▼
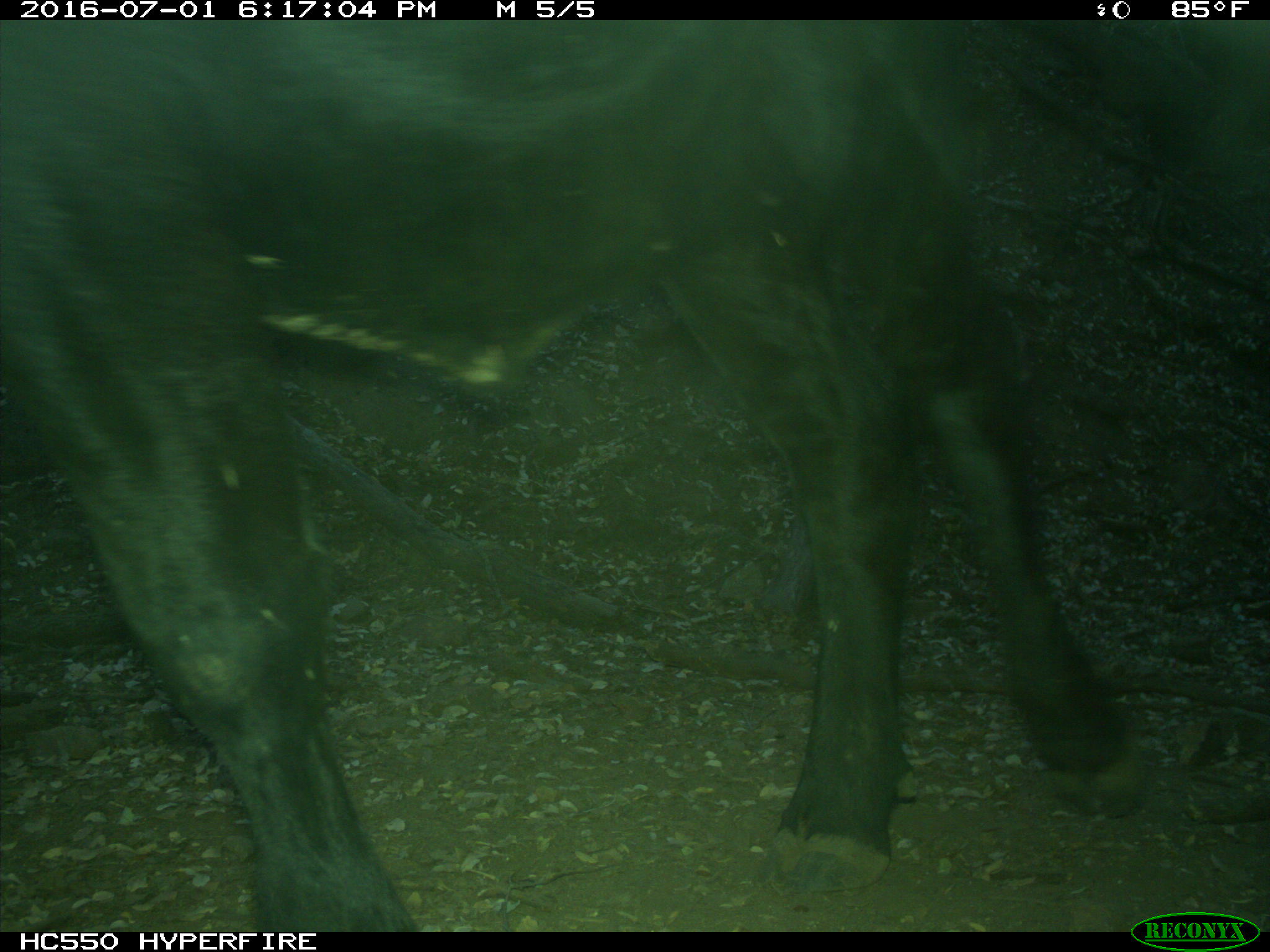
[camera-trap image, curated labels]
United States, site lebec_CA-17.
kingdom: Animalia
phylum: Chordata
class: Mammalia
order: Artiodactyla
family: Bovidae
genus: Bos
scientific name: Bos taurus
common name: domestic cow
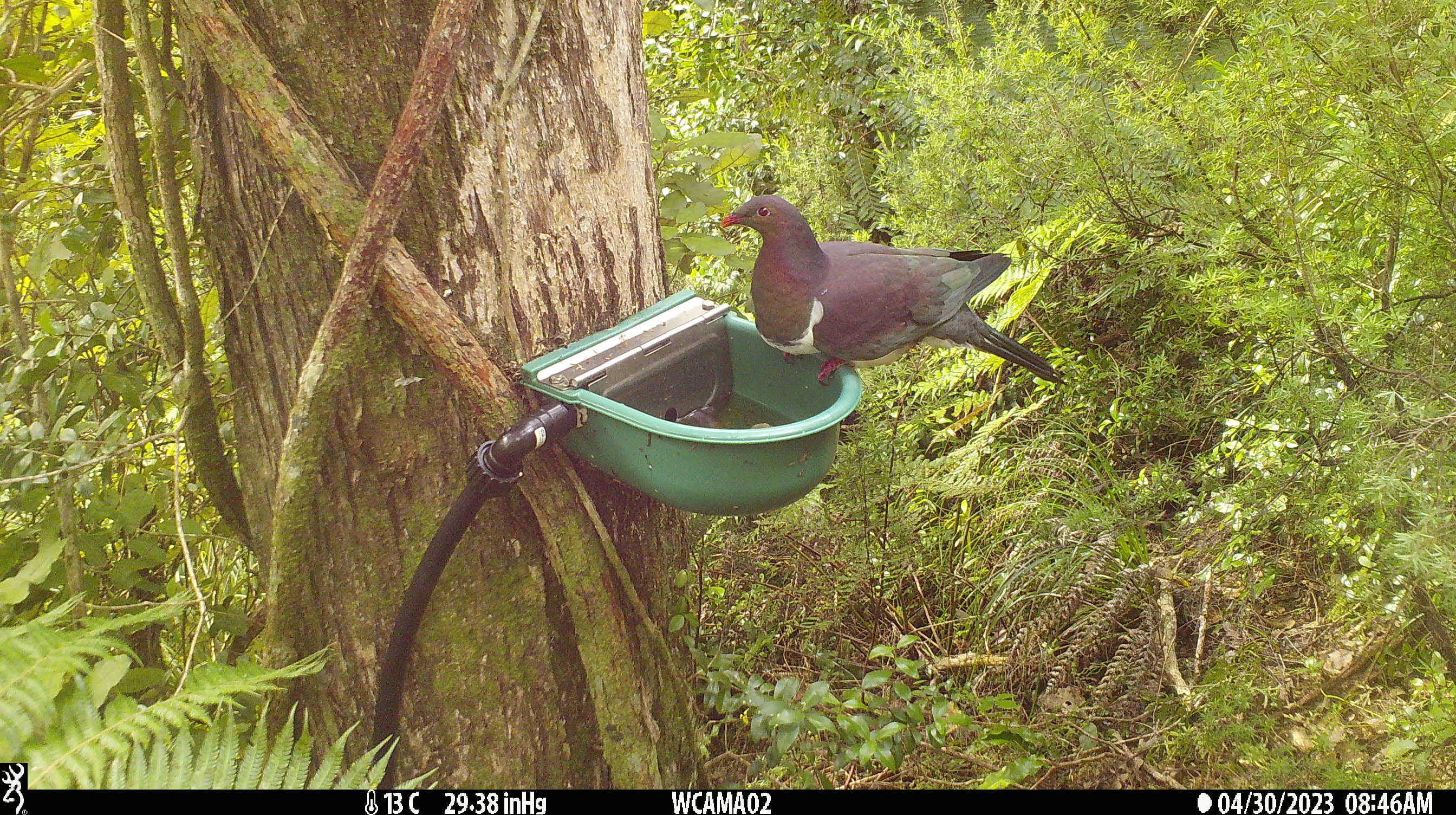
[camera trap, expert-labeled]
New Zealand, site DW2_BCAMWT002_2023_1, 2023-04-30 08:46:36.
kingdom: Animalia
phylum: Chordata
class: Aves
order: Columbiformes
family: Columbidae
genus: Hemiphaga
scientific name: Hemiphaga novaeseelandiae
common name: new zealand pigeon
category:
▲
GOAL OF THE EXERCISE: Only the lines from the one containing "family: Columbidae" through the end of the entries above belong in the answer; repeat them exactly.

RESPONSE TO THE EXERCISE:
family: Columbidae
genus: Hemiphaga
scientific name: Hemiphaga novaeseelandiae
common name: new zealand pigeon
category:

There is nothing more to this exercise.